Galerie

ESTAMPES

Louise Bourgeois sur les planches

Par Henri-François Debailleux · Le Journal des Arts

Le 19 janvier 2018 - 503 mots

La galerie Karsten Greve présente plus de 60 estampes et portfolios réalisés par l’artiste entre la fin des années 1980 et 2009, avant sa disparition.

Paris. Karsten Greve est le premier à avoir montré Louise Bourgeois en galerie à Paris (mais aussi en Europe). Et ce dès 1990, un an après avoir ouvert son espace rue Debelleyme dans le 3e arrondissement. S’il a depuis organisé neuf expositions personnelles à cette adresse (et plus de vingt dans le monde) de cette artiste née à Paris en 1911 et décédée à New York en 2010, celle-ci n’est que la deuxième (après celle de 2005) entièrement consacrée aux « Éditions » selon son titre.

§ Documents fournis
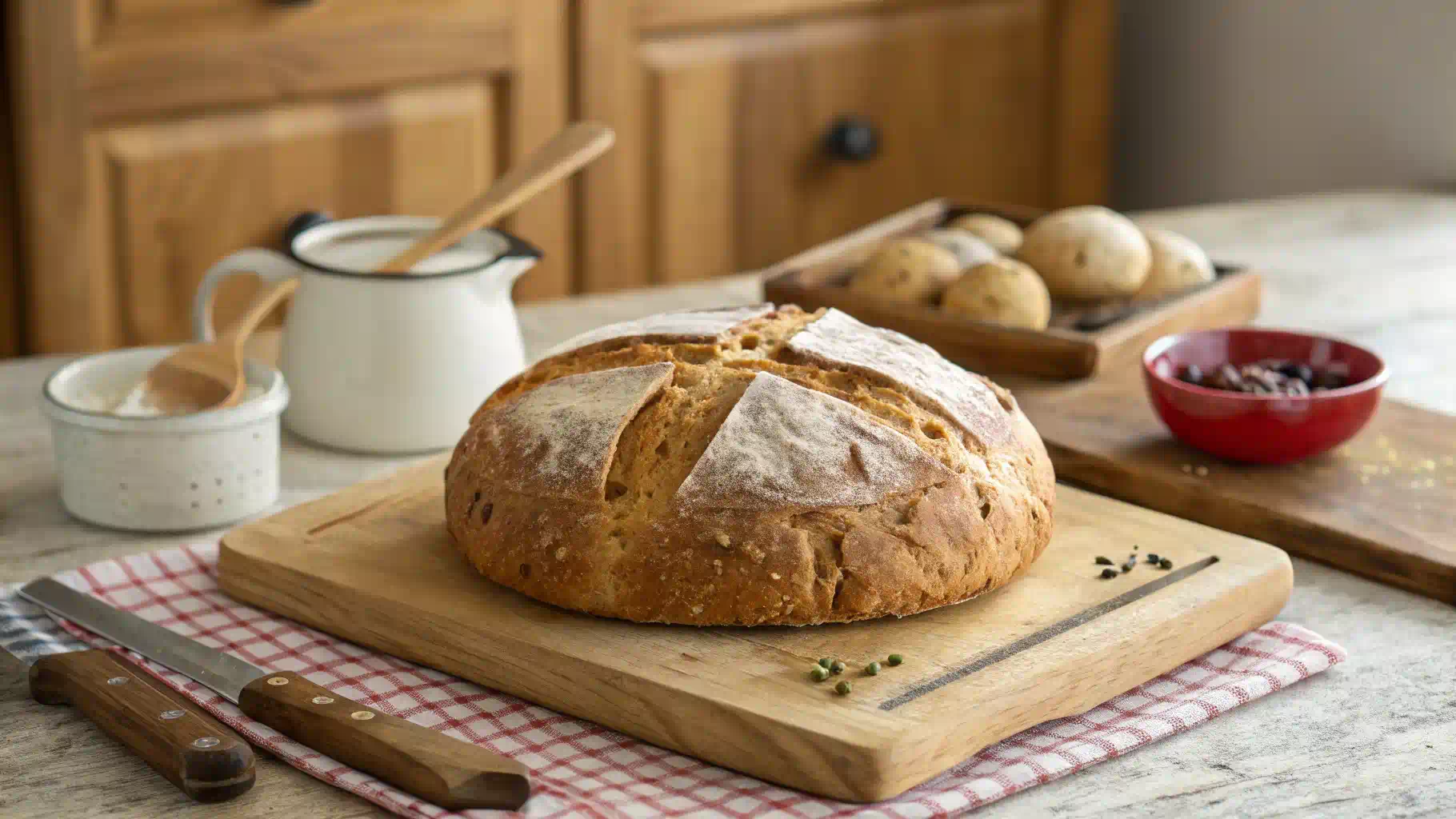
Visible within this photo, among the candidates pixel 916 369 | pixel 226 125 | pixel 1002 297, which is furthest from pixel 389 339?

§ Exercices
a. D'après l'article, pourquoi l'exposition actuelle n'est-elle que la deuxième de son genre, alors que la galerie a consacré neuf expositions personnelles à Louise Bourgeois ? Répondez en une à trois phrases.
b. Reprenez l'article sur les estampes de Louise Bourgeois à la galerie Karsten Greve après sa dernière phrase.
Le listing n'a pas la même provenance que l'article.

§ Réponses
a. Parmi les expositions personnelles de Louise Bourgeois présentées rue Debelleyme, une seule, celle de 2005, était jusque-là entièrement consacrée aux « Éditions ». Celle-ci est donc la deuxième à l'être.

b.
L’ensemble, composé de 65 pièces, permet donc de découvrir un pan très important – et moins connu que ses sculptures ou ses œuvres sur papier – du travail de Louise Bourgeois. En effet, à partir du moment où l’artiste redécouvre cette discipline à la fin des années 1980 (elle l’avait étudiée à New York en 1938), elle la pratiquera jusqu’à sa mort, réalisant au total plus de 5 000 planches. Au fil des années, elle donnera systématiquement un exemplaire de chaque tirage au MoMA, qui vient d’en montrer une large sélection, accompagnée du catalogue raisonné, dans une version définitive mise en ligne.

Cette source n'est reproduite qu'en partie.